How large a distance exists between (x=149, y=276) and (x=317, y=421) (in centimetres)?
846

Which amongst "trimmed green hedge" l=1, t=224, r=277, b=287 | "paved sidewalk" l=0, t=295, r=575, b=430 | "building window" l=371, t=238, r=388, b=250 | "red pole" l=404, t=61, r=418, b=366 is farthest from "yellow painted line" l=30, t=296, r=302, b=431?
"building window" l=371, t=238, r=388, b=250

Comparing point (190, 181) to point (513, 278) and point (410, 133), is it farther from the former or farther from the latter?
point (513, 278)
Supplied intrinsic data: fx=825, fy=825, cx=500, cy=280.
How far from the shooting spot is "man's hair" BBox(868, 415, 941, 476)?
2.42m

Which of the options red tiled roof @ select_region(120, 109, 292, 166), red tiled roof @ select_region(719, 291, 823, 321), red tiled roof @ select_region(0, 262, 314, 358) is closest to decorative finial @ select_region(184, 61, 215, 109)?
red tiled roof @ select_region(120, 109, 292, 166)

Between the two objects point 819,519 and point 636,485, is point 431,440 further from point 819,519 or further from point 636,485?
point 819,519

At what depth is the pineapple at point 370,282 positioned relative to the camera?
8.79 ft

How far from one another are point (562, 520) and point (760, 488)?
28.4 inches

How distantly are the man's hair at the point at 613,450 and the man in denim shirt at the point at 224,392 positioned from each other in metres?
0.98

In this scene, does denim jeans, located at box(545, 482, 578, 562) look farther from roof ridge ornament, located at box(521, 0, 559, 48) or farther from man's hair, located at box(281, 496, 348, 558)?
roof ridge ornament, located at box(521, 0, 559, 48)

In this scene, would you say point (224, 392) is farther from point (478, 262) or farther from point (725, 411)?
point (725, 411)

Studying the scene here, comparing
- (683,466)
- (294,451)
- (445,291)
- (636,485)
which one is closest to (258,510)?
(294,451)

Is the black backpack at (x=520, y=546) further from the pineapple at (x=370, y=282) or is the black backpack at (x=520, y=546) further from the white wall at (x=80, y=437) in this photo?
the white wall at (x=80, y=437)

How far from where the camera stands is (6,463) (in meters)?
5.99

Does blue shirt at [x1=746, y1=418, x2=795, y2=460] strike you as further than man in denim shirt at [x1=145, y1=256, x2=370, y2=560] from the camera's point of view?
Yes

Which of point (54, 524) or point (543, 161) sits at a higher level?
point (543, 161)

- Request: Count the lines in the records above that contain the word "white". Reply with the number only.

- Task output: 2